ACTIVITY
Each line that includes the word "фото" should be copied from the records.

SOURCE DATA
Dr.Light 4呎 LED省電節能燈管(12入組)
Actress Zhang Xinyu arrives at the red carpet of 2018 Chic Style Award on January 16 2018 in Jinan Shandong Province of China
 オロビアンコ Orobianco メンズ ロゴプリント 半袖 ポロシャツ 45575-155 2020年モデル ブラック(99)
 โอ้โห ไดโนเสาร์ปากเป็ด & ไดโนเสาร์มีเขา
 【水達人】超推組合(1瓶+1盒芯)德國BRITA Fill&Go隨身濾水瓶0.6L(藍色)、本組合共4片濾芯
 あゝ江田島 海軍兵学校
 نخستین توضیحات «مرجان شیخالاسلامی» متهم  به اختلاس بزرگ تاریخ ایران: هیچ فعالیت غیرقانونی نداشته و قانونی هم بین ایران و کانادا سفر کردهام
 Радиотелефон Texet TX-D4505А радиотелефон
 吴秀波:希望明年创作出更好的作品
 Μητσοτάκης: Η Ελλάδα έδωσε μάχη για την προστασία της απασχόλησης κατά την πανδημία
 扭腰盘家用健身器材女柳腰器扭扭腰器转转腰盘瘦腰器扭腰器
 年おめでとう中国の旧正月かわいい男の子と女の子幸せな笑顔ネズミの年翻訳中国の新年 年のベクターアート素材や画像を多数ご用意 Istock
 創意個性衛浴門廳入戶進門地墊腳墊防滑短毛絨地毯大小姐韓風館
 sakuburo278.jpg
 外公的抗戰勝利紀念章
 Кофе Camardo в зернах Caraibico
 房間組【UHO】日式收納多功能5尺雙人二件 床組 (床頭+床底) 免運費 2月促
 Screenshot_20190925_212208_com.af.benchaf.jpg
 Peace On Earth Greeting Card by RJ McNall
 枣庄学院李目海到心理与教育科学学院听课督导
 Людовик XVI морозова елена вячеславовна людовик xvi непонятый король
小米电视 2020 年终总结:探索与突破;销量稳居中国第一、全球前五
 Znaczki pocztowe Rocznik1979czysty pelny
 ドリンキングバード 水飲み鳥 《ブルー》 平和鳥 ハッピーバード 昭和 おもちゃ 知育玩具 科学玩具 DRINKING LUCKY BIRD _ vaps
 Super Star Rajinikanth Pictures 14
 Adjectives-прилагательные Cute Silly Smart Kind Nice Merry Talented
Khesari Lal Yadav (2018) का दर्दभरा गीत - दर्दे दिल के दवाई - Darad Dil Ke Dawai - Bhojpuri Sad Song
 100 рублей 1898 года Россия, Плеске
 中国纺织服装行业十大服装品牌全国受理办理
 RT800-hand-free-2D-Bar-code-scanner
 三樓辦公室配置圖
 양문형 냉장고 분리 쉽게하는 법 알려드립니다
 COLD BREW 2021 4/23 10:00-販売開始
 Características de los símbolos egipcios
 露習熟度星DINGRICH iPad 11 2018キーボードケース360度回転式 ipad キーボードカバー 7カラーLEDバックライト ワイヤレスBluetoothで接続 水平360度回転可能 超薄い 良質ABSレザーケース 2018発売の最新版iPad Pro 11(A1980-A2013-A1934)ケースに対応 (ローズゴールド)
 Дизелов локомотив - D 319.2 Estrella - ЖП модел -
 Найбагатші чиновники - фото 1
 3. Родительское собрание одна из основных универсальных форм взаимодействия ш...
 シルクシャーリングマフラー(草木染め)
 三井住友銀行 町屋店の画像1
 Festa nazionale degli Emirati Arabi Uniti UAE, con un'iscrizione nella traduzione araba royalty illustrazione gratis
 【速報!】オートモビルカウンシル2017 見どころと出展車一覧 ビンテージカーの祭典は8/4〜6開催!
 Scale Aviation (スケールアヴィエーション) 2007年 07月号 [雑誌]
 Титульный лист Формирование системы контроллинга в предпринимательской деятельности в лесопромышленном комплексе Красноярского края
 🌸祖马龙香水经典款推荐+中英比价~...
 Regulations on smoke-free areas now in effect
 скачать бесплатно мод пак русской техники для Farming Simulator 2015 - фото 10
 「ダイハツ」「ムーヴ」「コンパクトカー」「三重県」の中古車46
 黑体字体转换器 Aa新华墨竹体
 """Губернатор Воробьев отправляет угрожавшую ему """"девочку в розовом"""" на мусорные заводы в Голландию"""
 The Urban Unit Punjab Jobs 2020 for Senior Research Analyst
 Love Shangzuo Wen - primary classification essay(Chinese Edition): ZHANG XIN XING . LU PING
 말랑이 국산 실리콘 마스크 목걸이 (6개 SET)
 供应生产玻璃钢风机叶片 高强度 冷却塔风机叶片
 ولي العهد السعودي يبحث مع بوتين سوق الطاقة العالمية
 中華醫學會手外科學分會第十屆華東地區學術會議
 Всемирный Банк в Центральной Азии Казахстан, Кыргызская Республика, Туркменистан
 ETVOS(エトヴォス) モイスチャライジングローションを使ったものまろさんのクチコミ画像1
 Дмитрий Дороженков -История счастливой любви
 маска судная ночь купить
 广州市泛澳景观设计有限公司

TASK RESULT
 Найбагатші чиновники - фото 1
 скачать бесплатно мод пак русской техники для Farming Simulator 2015 - фото 10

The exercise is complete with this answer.